● **Excerpt**:
● ● ● ● ● ● ●

Step 1 Create Virtual Environment

python3 -m venv /opt/jupyterhub

Step 2 Install JupyterHub Components

# Upgrade pip
/opt/jupyterhub/bin/pip install --upgrade pip wheel

# Install JupyterHub and JupyterLab
/opt/jupyterhub/bin/pip install jupyterhub jupyterlab notebook

# Install PySpark
/opt/jupyterhub/bin/pip install pyspark==4.1.1 py4j ipykernel

Step 3 Install Node.js Proxy

npm install -g configurable-http-proxy

Step 4 Verify Installations

/opt/jupyterhub/bin/jupyterhub --version
/opt/jupyterhub/bin/jupyter --version
which configurable-http-proxy

Configure JupyterHub

Step 1 Create Configuration Directory

mkdir -p /opt/jupyterhub/etc/jupyterhub
cd /opt/jupyterhub/etc/jupyterhub

Step 2 Generate Config File

/opt/jupyterhub/bin/jupyterhub --generate-config

Step 3 Edit Configuration

cat > /opt/jupyterhub/etc/jupyterhub/jupyterhub_config.py << 'EOF'
# Basic settings
c.JupyterHub.bind_url = 'http://0.0.0.0:8000'
c.Spawner.default_url = '/lab'
c.Spawner.notebook_dir = '~'

# Environment variables for all users
c.Spawner.environment = {
    'SPARK_HOME': '/opt/spark',
    'PYTHONPATH': '/opt/spark/python:/opt/spark/python/lib/py4j-0.10.9.7-src.zip',
    'JAVA_HOME': '/usr/lib/jvm/java-17-openjdk-amd64',
    'SPARK_LOCAL_IP': '129.212.232.134',
    'PYSPARK_PYTHON': '/opt/jupyterhub/bin/python3',
    'PYSPARK_DRIVER_PYTHON': '/opt/jupyterhub/bin/python3'
}

# Resource limits per user
c.Spawner.mem_limit = '2G'
c.Spawner.cpu_limit = 2

# Allow all authenticated users to login
c.Authenticator.allow_all = True

# Preserve user environment variables (fixes file permission issues)
c.Spawner.env_keep = ['USER', 'PATH', 'HOME']
EOF

Create PySpark Kernel

mkdir -p /usr/local/share/jupyter/kernels/pyspark

cat > /usr/local/share/jupyter/kernels/pyspark/kernel.json << 'EOF'
{
  "display_name": "PySpark (Spark 4.1.1)",
  "language": "python",
  "argv": [
    "/opt/jupyterhub/bin/python3",
    "-m",
    "ipykernel_launcher",
    "-f",
    "{connection_file}"

● ● ● ● ● ● ●

● **Excerpted data**:

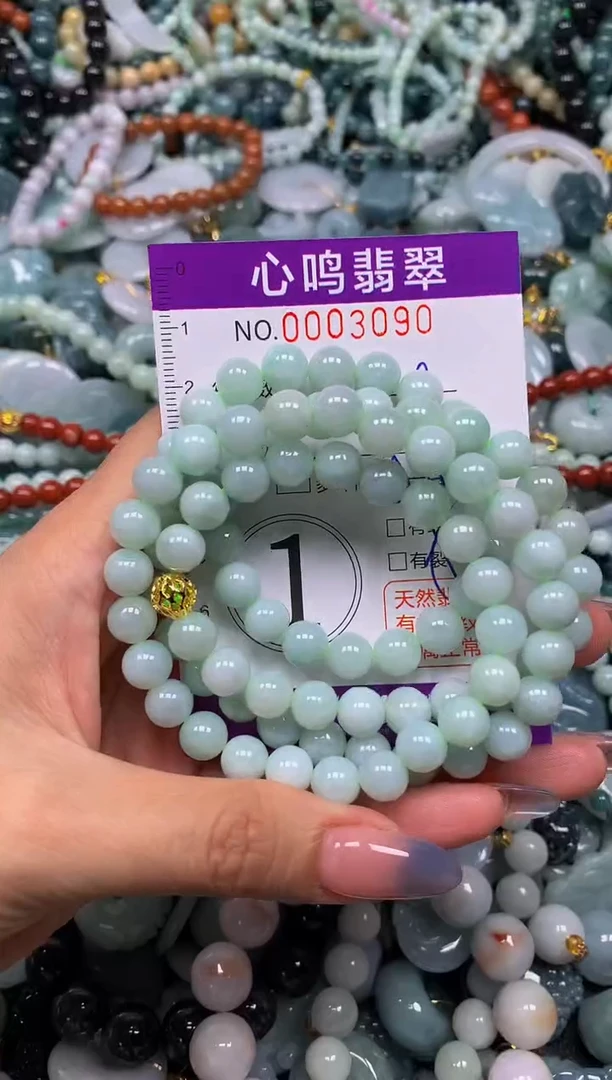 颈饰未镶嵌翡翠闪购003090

● ● ● ● ● ● ●

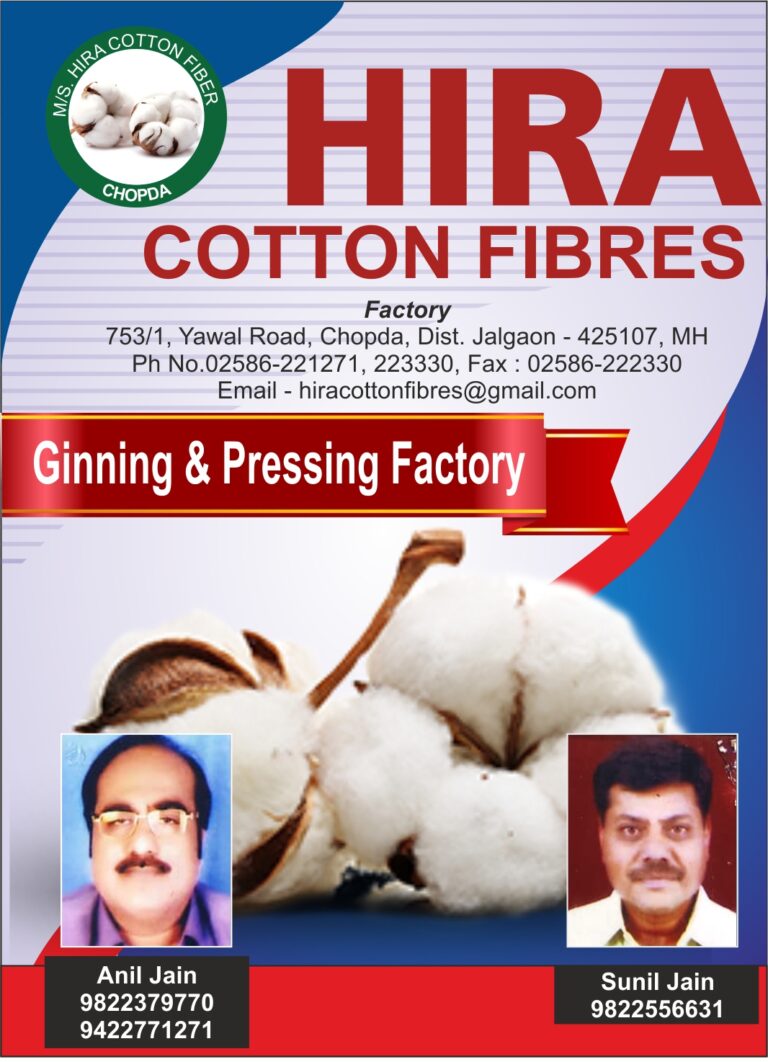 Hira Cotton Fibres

● ● ● ● ● ● ●

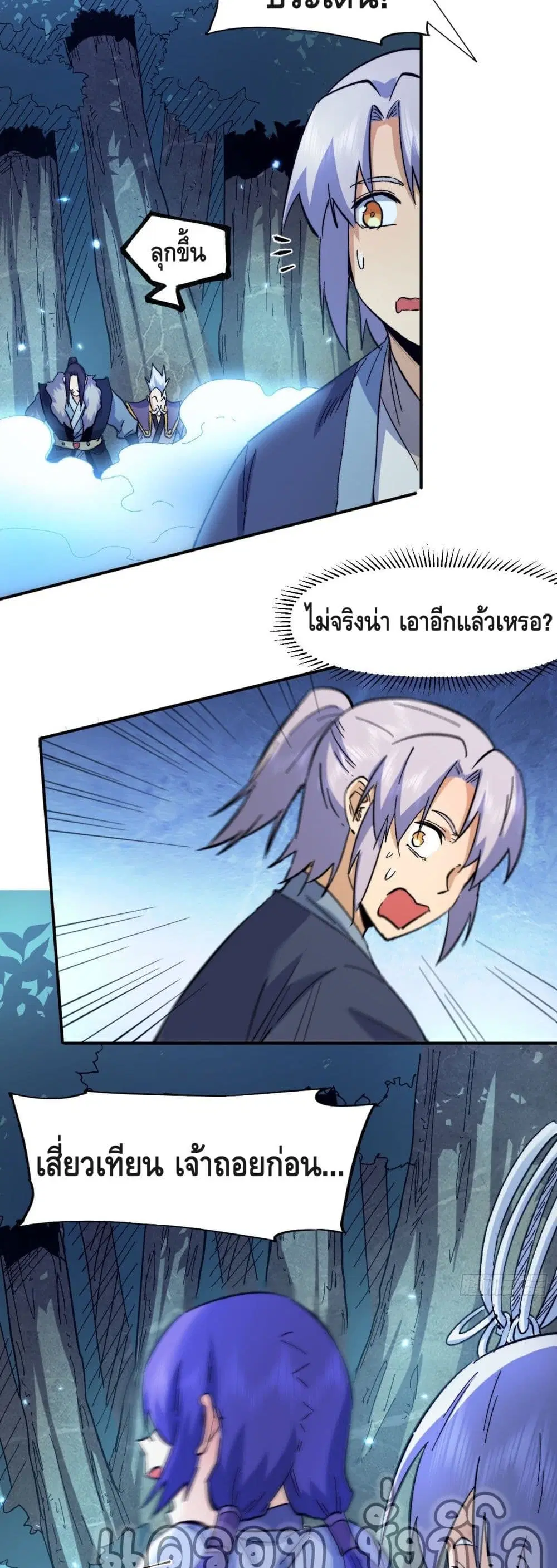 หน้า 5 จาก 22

● ● ● ● ● ● ●

● **Prompt**: Write the next part of the JupyterHub installation guide, starting right after its final line.

● **Result for this task**:
  ],
  "env": {
    "SPARK_HOME": "/opt/spark",
    "PYTHONPATH": "/opt/spark/python:/opt/spark/python/lib/py4j-0.10.9.7-src.zip:/opt/jupyterhub/lib/python3.12/site-packages",
    "JAVA_HOME": "/usr/lib/jvm/java-17-openjdk-amd64",
    "SPARK_LOCAL_IP": "129.212.232.134",
    "PATH": "/opt/jupyterhub/bin:/usr/local/sbin:/usr/local/bin:/usr/sbin:/usr/bin:/sbin:/bin",
    "PYSPARK_PYTHON": "/opt/jupyterhub/bin/python3",
    "PYSPARK_DRIVER_PYTHON": "/opt/jupyterhub/bin/python3",
    "PYSPARK_SUBMIT_ARGS": "--master spark://129.212.232.134:7077 --conf spark.driver.host=129.212.232.134 --conf spark.driver.bindAddress=129.212.232.134 --executor-memory 768m --executor-cores 1 --driver-memory 512m --conf spark.executor.memoryOverhead=384m --conf spark.driver.memoryOverhead=256m pyspark-shell"
  }
}
EOF

Setup System Services

Step 1 Spark Master Service

cat > /etc/systemd/system/spark-master.service << 'EOF'
[Unit]
Description=Apache Spark Master
After=network-online.target
Wants=network-online.target

[Service]
Type=forking
User=root
Environment="SPARK_HOME=/opt/spark"
Environment="JAVA_HOME=/usr/lib/jvm/java-17-openjdk-amd64"
Environment="SPARK_LOCAL_IP=129.212.232.134"
Environment="SPARK_MASTER_HOST=129.212.232.134"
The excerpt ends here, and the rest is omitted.